In the case of a transaction or a series of related transactions in which an associated person has not and will not receive any selling compensation, a member which has received notice pursuant to paragraph (b) shall provide the associated person prompt written acknowledgment of said notice and may, at its discretion, require the person to adhere to specified conditions in connection with his participation in the transaction.

(e) Definitions

For purposes of this Rule, the following terms shall have the stated meanings:

(1) "Private securities transaction" shall mean any securities transaction outside the regular course or scope of an associated person's employment with a member, including, though not limited to, new offerings of securities which are not registered with the Commission, provided however that transactions subject to the notification requirements of Rule 3050, transactions among immediate family members (as defined in Rule 2790), for which no associated person receives any selling compensation, and personal transactions in investment company and variable annuity securities, shall be excluded.

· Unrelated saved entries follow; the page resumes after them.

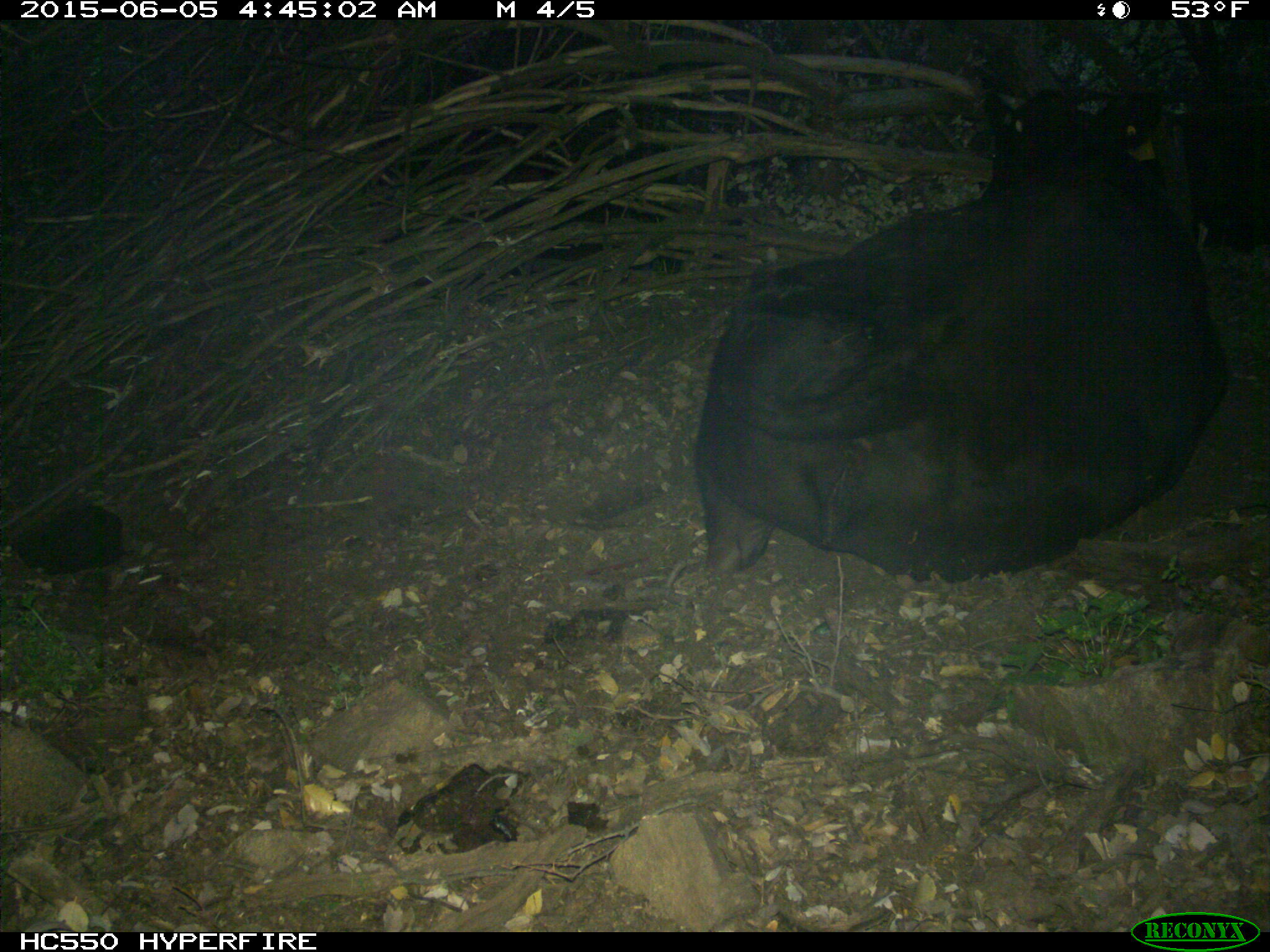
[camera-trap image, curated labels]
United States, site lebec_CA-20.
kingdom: Animalia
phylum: Chordata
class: Mammalia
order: Artiodactyla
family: Bovidae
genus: Bos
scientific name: Bos taurus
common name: domestic cow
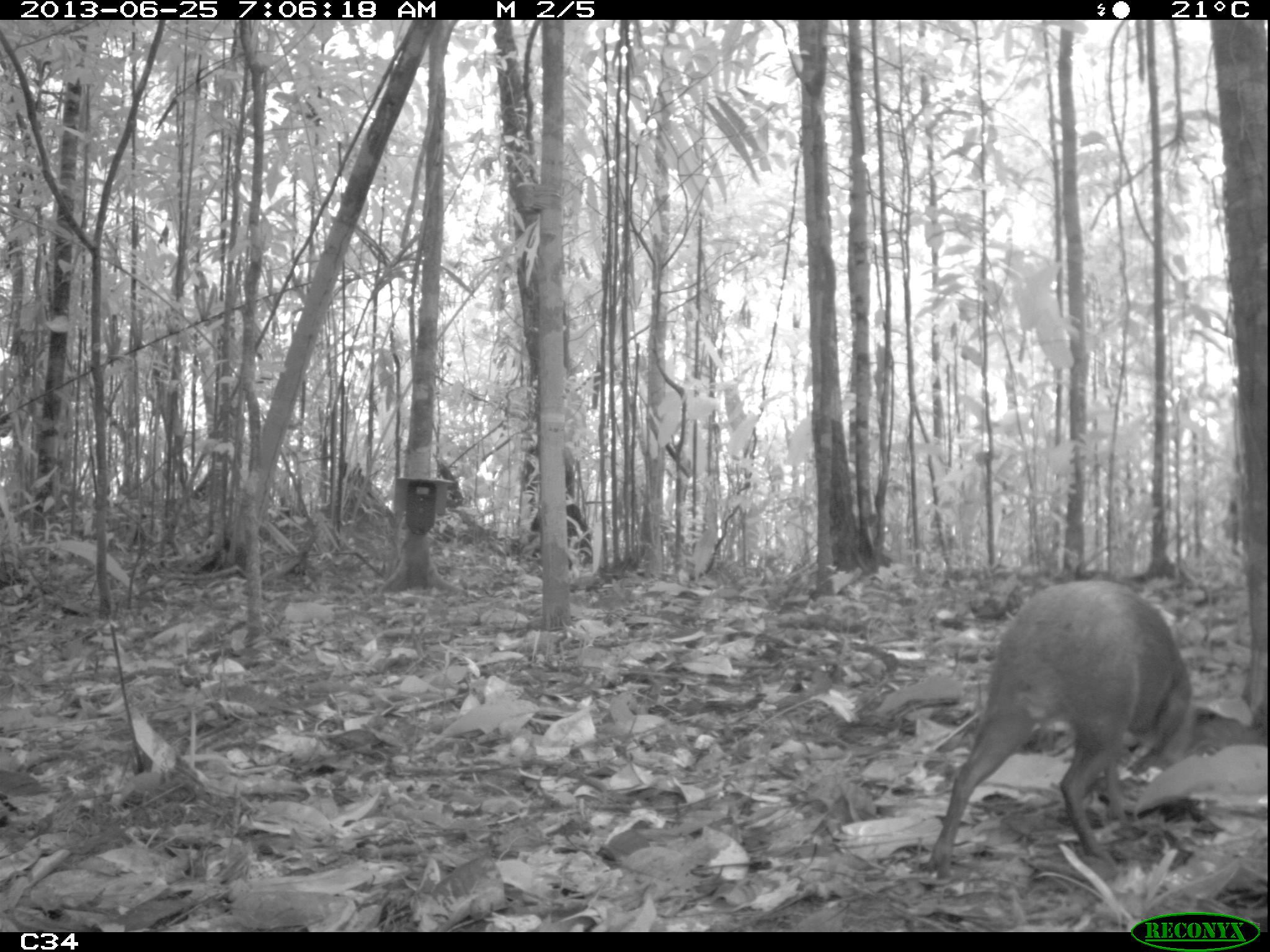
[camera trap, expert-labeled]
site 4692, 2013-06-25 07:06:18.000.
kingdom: Animalia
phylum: Chordata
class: Mammalia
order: Rodentia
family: Dasyproctidae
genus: Dasyprocta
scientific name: Dasyprocta leporina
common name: red-rumped agouti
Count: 1.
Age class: adult.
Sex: female.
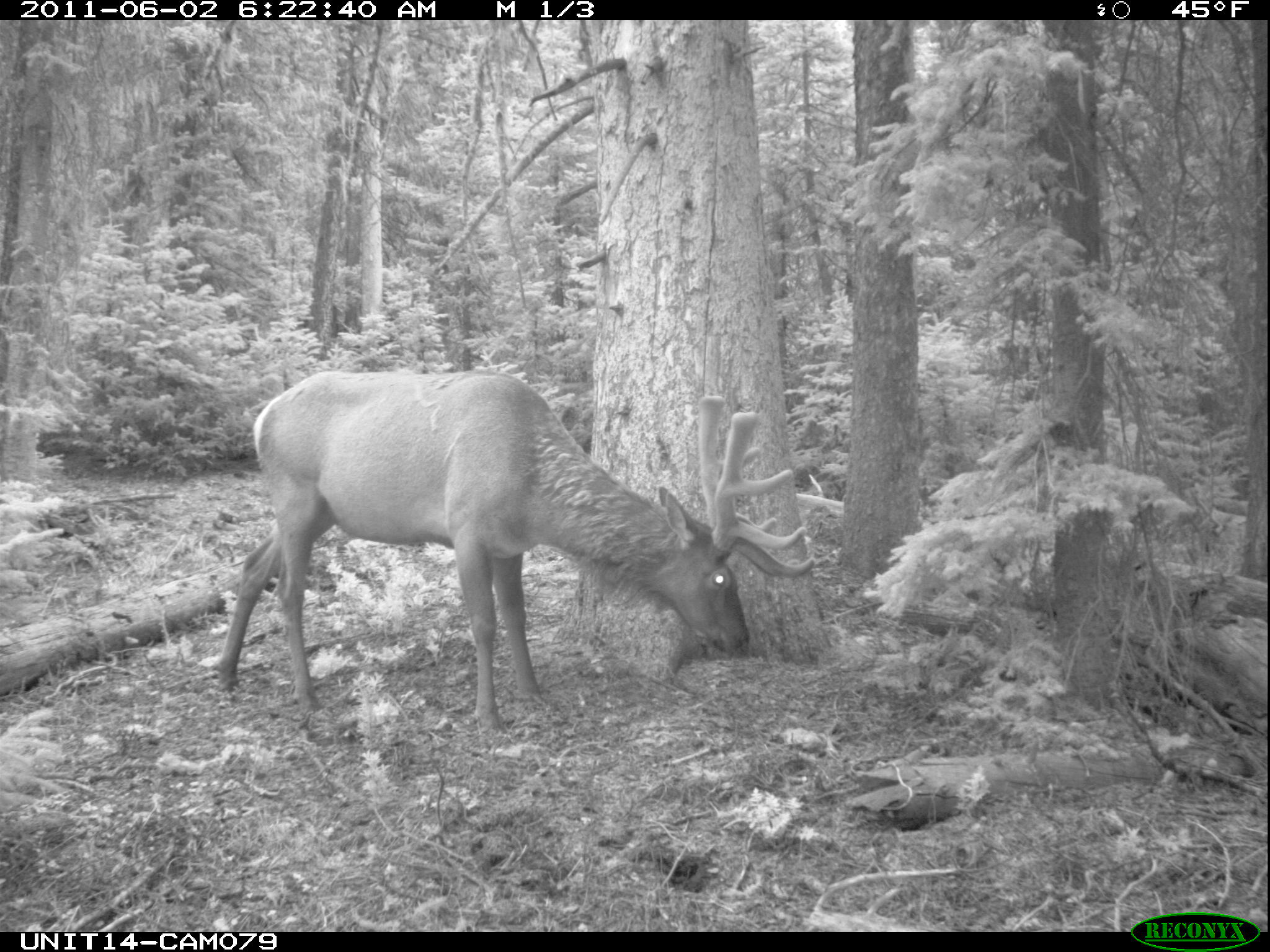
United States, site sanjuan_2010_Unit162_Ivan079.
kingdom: Animalia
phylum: Chordata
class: Mammalia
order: Artiodactyla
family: Cervidae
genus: Cervus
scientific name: Cervus elaphus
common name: red deer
Cervus elaphus (red deer).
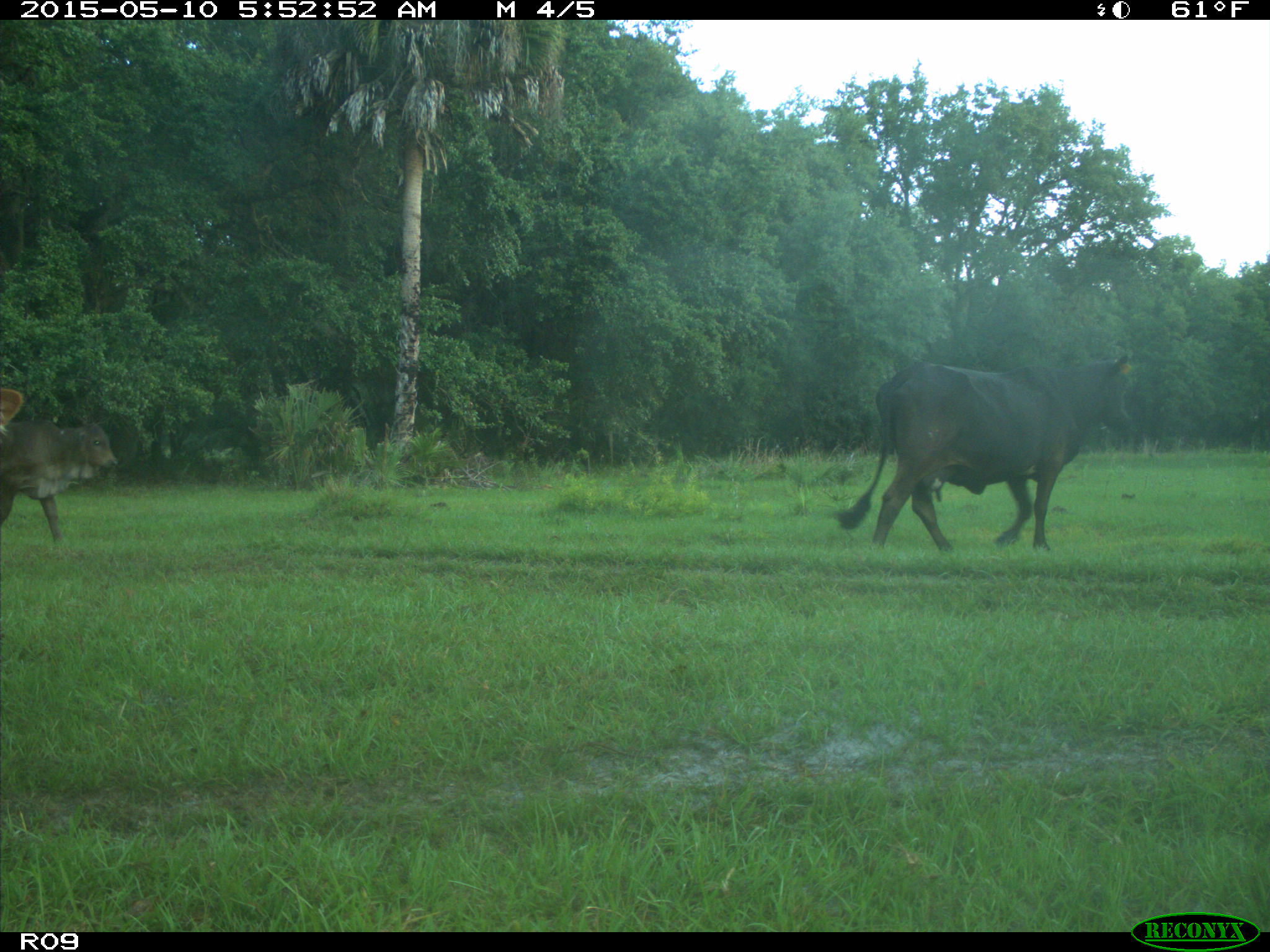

(2) "Selling compensation" shall mean any compensation paid directly or indirectly from whatever source in connection with or as a result of the purchase or sale of a security, including, though not limited to, commissions; finder's fees; securities or rights to acquire securities; rights of participation in profits, tax benefits, or dissolution proceeds, as a general partner or otherwise; or expense reimbursements.

FINRA Rule 3270: 

Outside Business Activities of Registered Persons 

No registered person may be an employee, independent contractor, sole proprietor, officer, director or partner of another person, or be compensated, or have the reasonable expectation of compensation, from any other person as a result of any business activity outside the scope of the relationship with his or her member firm, unless he or she has provided prior written notice to the member, in such form as specified by the member. Passive investments and activities subject to the requirements of NASD Rule 3040 shall be exempted from this requirement. 

Supplementary Material: 

.01 Obligations of Member Receiving Notice. Upon receipt of a written notice under Rule 3270, a member shall consider whether the proposed activity will: (1) interfere with or otherwise compromise the registered person's responsibilities to the member and/or the member's customers or (2) be viewed by customers or the public as part of the member's business based upon, among other factors, the nature of the proposed activity and the manner in which it will be offered. Based on the member's review of such factors, the member must evaluate the advisability of imposing specific conditions or limitations on a registered person's outside business activity, including where circumstances warrant, prohibiting the activity. A member also must evaluate the proposed activity to determine whether the activity properly is characterized as an outside business activity or whether it should be treated as an outside securities activity subject to the requirements of NASD Rule 3040. A member must keep a record of its compliance with these obligations with respect to each written notice received and must preserve this record for the period of time and accessibility specified in SEA Rule 17a-4(e)(1).